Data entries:
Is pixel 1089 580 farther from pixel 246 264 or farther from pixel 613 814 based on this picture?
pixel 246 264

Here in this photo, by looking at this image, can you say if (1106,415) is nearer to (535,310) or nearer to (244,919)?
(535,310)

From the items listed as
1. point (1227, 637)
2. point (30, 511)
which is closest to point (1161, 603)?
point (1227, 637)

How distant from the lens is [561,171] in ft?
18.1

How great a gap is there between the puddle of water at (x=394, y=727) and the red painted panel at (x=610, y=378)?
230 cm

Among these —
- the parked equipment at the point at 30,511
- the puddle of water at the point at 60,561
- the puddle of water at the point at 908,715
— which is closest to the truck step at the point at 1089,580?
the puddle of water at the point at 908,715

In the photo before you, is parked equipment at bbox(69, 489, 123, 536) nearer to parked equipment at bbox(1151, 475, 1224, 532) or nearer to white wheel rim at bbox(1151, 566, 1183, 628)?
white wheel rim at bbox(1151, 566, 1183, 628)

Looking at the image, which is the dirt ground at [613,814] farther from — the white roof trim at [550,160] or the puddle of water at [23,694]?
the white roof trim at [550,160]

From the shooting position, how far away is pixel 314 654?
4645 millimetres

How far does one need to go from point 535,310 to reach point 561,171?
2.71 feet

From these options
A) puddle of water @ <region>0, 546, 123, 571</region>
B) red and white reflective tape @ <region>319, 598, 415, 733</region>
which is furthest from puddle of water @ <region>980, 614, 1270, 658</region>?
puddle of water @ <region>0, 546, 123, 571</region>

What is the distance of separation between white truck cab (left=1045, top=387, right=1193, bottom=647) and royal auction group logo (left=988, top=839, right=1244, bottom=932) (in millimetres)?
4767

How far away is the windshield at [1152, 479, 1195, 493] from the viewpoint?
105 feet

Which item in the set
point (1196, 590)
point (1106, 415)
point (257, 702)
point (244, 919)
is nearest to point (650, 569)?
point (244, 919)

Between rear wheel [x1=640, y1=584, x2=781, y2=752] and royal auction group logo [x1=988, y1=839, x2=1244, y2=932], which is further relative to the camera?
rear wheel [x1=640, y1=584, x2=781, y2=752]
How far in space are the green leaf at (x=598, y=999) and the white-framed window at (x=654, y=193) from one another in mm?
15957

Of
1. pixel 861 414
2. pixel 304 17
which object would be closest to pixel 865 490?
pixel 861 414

EXERCISE: Your task is to repeat each line of the material exactly.

RESULT BELOW:
Is pixel 1089 580 farther from pixel 246 264 or farther from pixel 613 814 based on this picture?
pixel 246 264

Here in this photo, by looking at this image, can you say if (1106,415) is nearer to (535,310) or nearer to (244,919)?
(535,310)

From the items listed as
1. point (1227, 637)
2. point (30, 511)
which is closest to point (1161, 603)?
point (1227, 637)

How distant from the lens is [561,171] in ft?
18.1

How great a gap is there between the puddle of water at (x=394, y=727) and the red painted panel at (x=610, y=378)?
230 cm

Among these —
- the parked equipment at the point at 30,511
- the puddle of water at the point at 60,561
- the puddle of water at the point at 908,715
— which is closest to the truck step at the point at 1089,580?
the puddle of water at the point at 908,715

In the photo before you, is parked equipment at bbox(69, 489, 123, 536) nearer to parked equipment at bbox(1151, 475, 1224, 532) or nearer to white wheel rim at bbox(1151, 566, 1183, 628)?
white wheel rim at bbox(1151, 566, 1183, 628)

Looking at the image, which is the dirt ground at [613,814] farther from — the white roof trim at [550,160] or the puddle of water at [23,694]?
the white roof trim at [550,160]

From the shooting position, how far away is pixel 314 654?
4645 millimetres

How far does one need to go from point 535,310 to reach point 561,171?
2.71 feet

From these options
A) puddle of water @ <region>0, 546, 123, 571</region>
B) red and white reflective tape @ <region>319, 598, 415, 733</region>
which is furthest from puddle of water @ <region>980, 614, 1270, 658</region>?
puddle of water @ <region>0, 546, 123, 571</region>

What is the distance of separation between white truck cab (left=1045, top=387, right=1193, bottom=647) and royal auction group logo (left=988, top=839, right=1244, bottom=932) (in millimetres)?
4767

How far away is the windshield at [1152, 479, 1195, 493] from the viewpoint?
105 feet

Which item in the set
point (1196, 590)
point (1106, 415)
point (257, 702)
point (244, 919)
is nearest to point (650, 569)?
point (244, 919)

Between rear wheel [x1=640, y1=584, x2=781, y2=752] and royal auction group logo [x1=988, y1=839, x2=1244, y2=932], which is further relative to the camera?
rear wheel [x1=640, y1=584, x2=781, y2=752]
How far in space are the green leaf at (x=598, y=999) and the white-framed window at (x=654, y=193) from one another in mm?
15957

Of
1. pixel 861 414
2. pixel 304 17
which object would be closest to pixel 865 490?
pixel 861 414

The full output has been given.